Predict Purchase Trends and Personalise Campaigns
Careful analysis of first-party data tells marketers what their customers’ behaviour is and whether or not they are interested in a product or service, whether listed or merely advertised on a website. Basing on this, eye-catching campaigns can be created that are personalised so that the customer can be brought into the sales funnel. Data like demographics and other personalised information can help a marketer go ahead and create ad campaigns that are successful in driving up brand value and revenue.
Having understood how to use first-party data in marketing campaigns successfully, it’s imperative to have a quick understanding of the benefits of using first-party data.
Data collection in compliance with regulations.
Relevant optimised and accurate data quality.
Cost-effective option for marketers.
Moving away from third-party data and inculcating a habit of using first-party data only.
Parting Thought
Certain types of data have their strengths and weaknesses. A marketer cannot function with tunnel vision – wherein only a specific type of data is prioritised, and others are ignored. We have seen that zero, first, and second-party data is perhaps the best in terms of quality, but they limit marketers’ functioning due to their really small volume.

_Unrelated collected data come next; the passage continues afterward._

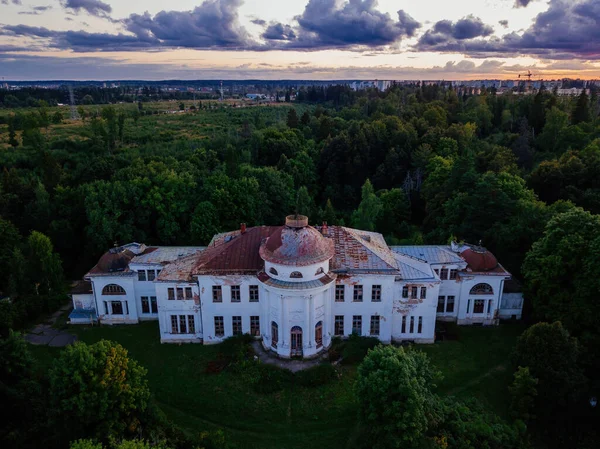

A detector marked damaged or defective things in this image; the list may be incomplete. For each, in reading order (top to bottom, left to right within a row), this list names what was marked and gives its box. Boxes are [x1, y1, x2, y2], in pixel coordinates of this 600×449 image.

red rusty roof [258, 224, 336, 266]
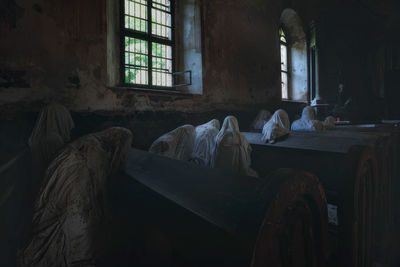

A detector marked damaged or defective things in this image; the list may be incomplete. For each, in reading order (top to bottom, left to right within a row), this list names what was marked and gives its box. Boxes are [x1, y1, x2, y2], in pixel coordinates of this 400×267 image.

peeling plaster wall [0, 0, 294, 118]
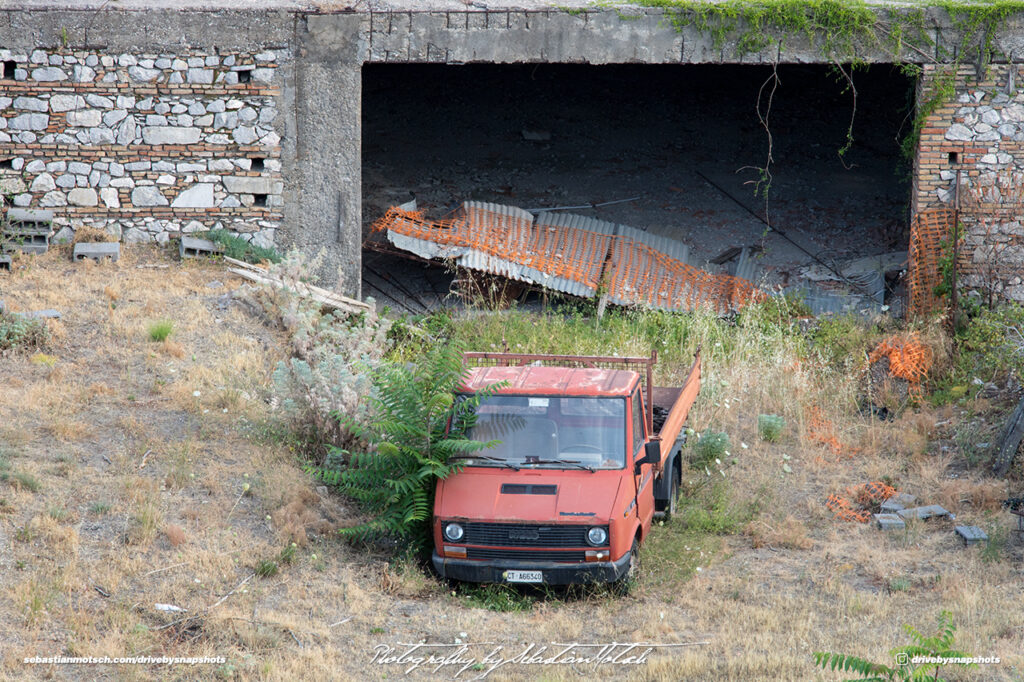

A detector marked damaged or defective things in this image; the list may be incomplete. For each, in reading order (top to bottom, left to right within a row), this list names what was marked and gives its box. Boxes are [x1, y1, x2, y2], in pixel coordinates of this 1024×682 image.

abandoned truck cab [428, 350, 700, 585]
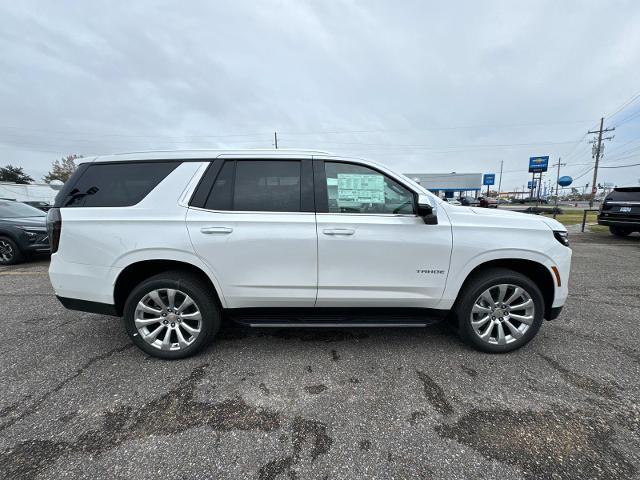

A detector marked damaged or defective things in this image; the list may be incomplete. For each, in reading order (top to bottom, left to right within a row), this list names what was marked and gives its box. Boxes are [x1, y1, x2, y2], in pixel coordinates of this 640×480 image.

cracked asphalt [0, 231, 636, 478]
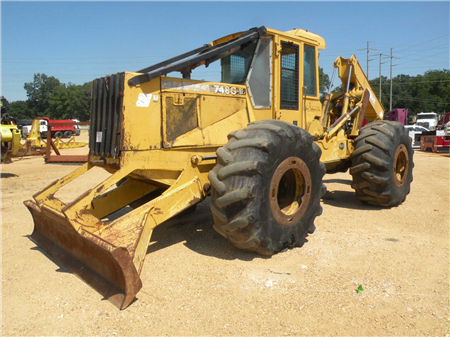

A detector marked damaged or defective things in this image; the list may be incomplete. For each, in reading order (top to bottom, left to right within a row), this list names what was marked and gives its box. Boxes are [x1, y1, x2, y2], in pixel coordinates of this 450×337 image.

rusty metal blade [25, 198, 141, 308]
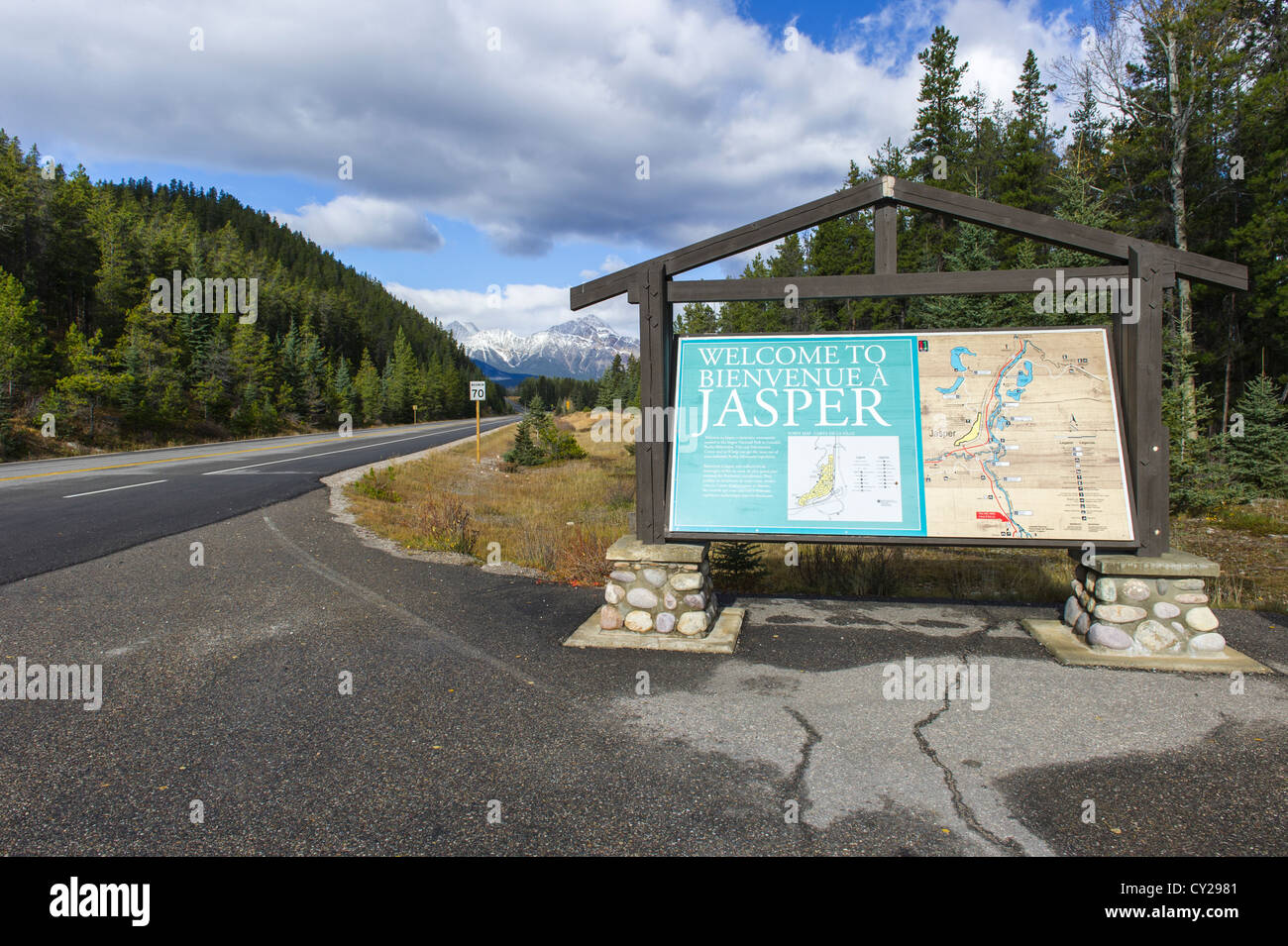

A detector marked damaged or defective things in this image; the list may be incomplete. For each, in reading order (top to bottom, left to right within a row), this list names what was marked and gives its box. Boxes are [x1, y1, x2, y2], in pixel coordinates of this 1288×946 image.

cracked pavement [2, 481, 1284, 860]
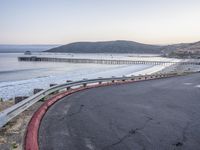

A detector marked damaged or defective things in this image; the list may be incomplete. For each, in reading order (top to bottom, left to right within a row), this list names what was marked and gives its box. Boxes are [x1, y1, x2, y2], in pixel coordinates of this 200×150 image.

crack in asphalt [101, 117, 153, 150]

Third-party data, on the other hand, provides marketers with a bulk of data that helps marketers strategise and customise their offerings due to the sheer strength of numbers. Quality-wise third-party data leaves a lot to be desired and cannot be trusted as the sole source of customer data by marketers. The advantages and disadvantages of every type of data need to be kept in mind before working. As a marketer, one has to leverage the strength of each of these data types whenever the situation demands.